Columnists
Entrench emergency preparedness to protect critical economic infrastructure
Friday September 01 2023
I recall in 1976 when President Idi Amin of Uganda threatened to annex parts of Kenya up to Naivasha, vowing that he could send his jet fighters all the way to Mombasa.
President Jomo Kenyatta immediately put Kenya on high-security alert and specifically ordered a round-the-clock police guard for the Mombasa refinery.
At the time, the refinery was the most critical energy infrastructure as all petroleum products were sourced from crude oil refining at the plant. The refinery has remained protected by police to date.
Currently, I judge electricity supply systems, ICT money systems, KPC pipeline, and Mombasa port to be the highest impact economic infrastructure.
As the power outage last week demonstrated, a prolonged outage of any of this infrastructure would greatly interrupt the entire national economy.
My second-tier grouping of critical infrastructure includes municipal water supply, international airports, main road arteries, and railways.
With the exception of ICT systems, all the above infrastructure is owned and managed by government institutions.
Each one of these institutions should undertake a situational risk analysis to determine and prepare to respond to potential causes of prolonged service outages, which will invariably include insecurity incidents, acts of nature, vandalism, internal sabotage, and above all significant equipment and systems failure.
Ignored periodic inspections and preventive maintenance are the main causes of equipment and systems failure, a common and serious management lapse often blamed on inadequate budgets, procurement procedures, compromised equipment standards, and personnel issues.

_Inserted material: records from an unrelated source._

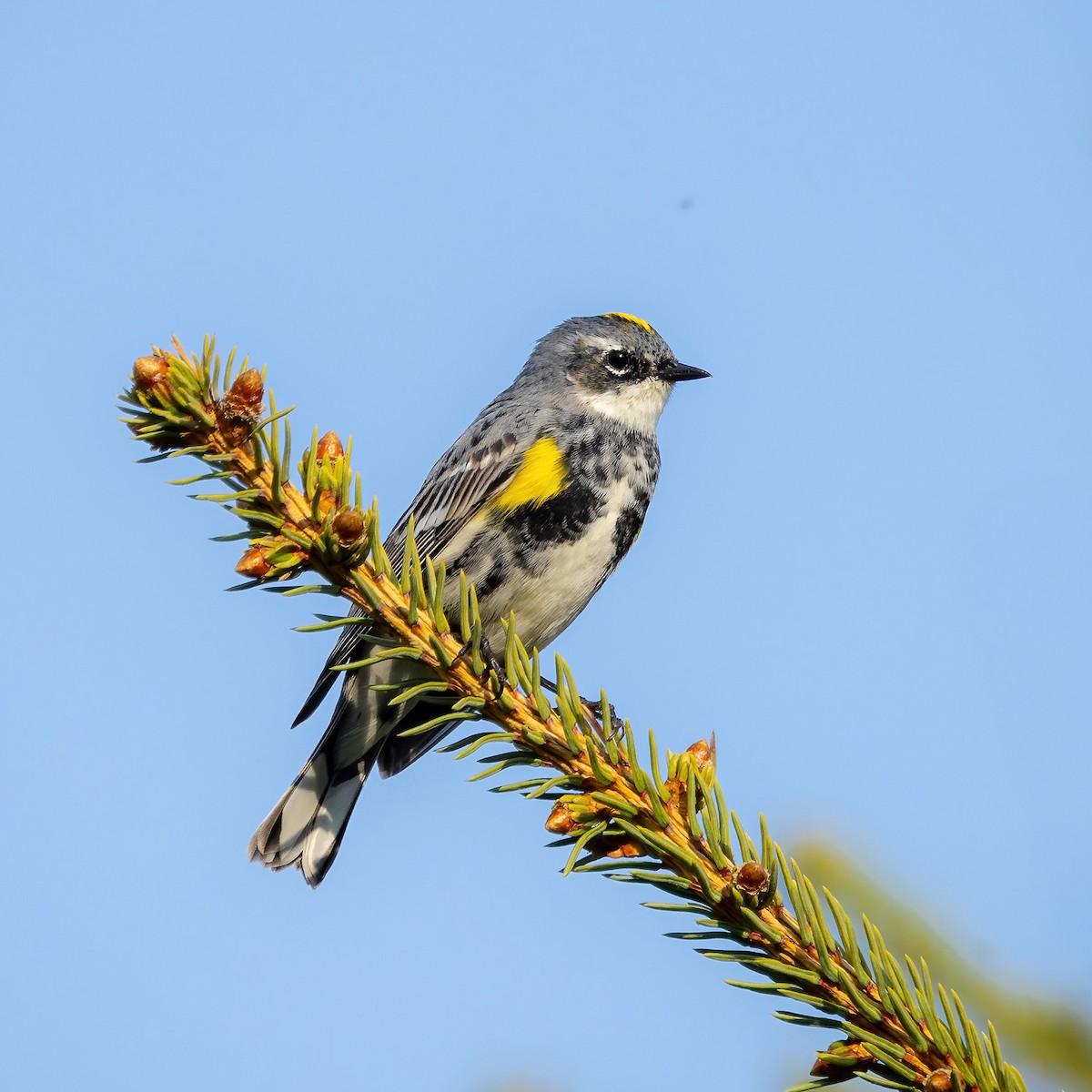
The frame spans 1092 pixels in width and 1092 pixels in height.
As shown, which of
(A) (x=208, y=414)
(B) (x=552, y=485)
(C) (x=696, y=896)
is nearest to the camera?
(C) (x=696, y=896)

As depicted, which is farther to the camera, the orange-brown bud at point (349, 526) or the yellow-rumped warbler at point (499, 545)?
the yellow-rumped warbler at point (499, 545)

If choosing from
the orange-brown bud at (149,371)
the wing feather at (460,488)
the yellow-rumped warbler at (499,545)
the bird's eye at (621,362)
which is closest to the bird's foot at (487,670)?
the orange-brown bud at (149,371)

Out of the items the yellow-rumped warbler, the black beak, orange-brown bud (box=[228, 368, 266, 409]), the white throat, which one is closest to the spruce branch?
orange-brown bud (box=[228, 368, 266, 409])

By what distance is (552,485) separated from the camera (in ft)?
16.4

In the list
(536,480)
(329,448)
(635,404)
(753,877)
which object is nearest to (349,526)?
(329,448)

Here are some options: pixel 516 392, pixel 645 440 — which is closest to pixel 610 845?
pixel 645 440

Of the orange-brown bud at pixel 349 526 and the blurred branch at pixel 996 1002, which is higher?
the orange-brown bud at pixel 349 526

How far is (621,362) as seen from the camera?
610 centimetres

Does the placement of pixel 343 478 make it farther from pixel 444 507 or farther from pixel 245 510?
pixel 444 507

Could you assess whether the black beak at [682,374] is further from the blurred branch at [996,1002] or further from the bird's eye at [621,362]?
the blurred branch at [996,1002]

For its significant impact on the national economy, emergency response preparedness evaluation for critical infrastructure should indeed be a cabinet-level initiative cascaded through performance contracting to line Cabinet Secretaries, boards and management of critical infrastructure institutions.
An institutional culture of emergency preparedness and response at all levels should be a mandatory checklist requirement.
For a start, the power outage incident last week should be analysed for lessons learned to advise long-term solutions in critical infrastructure institutions.
We need to reassure our investors, businesses and transit neighbours of uninterrupted and secure services, especially in areas of logistics and energy services. Investors usually undertake their own risks and threats assessment prior to committing capital.
It should be remembered that the key reason Uganda opted out of the LAPSSET corridor routing for their crude oil exports was the absence of a security guarantee along that corridor, an issue which is still outstanding.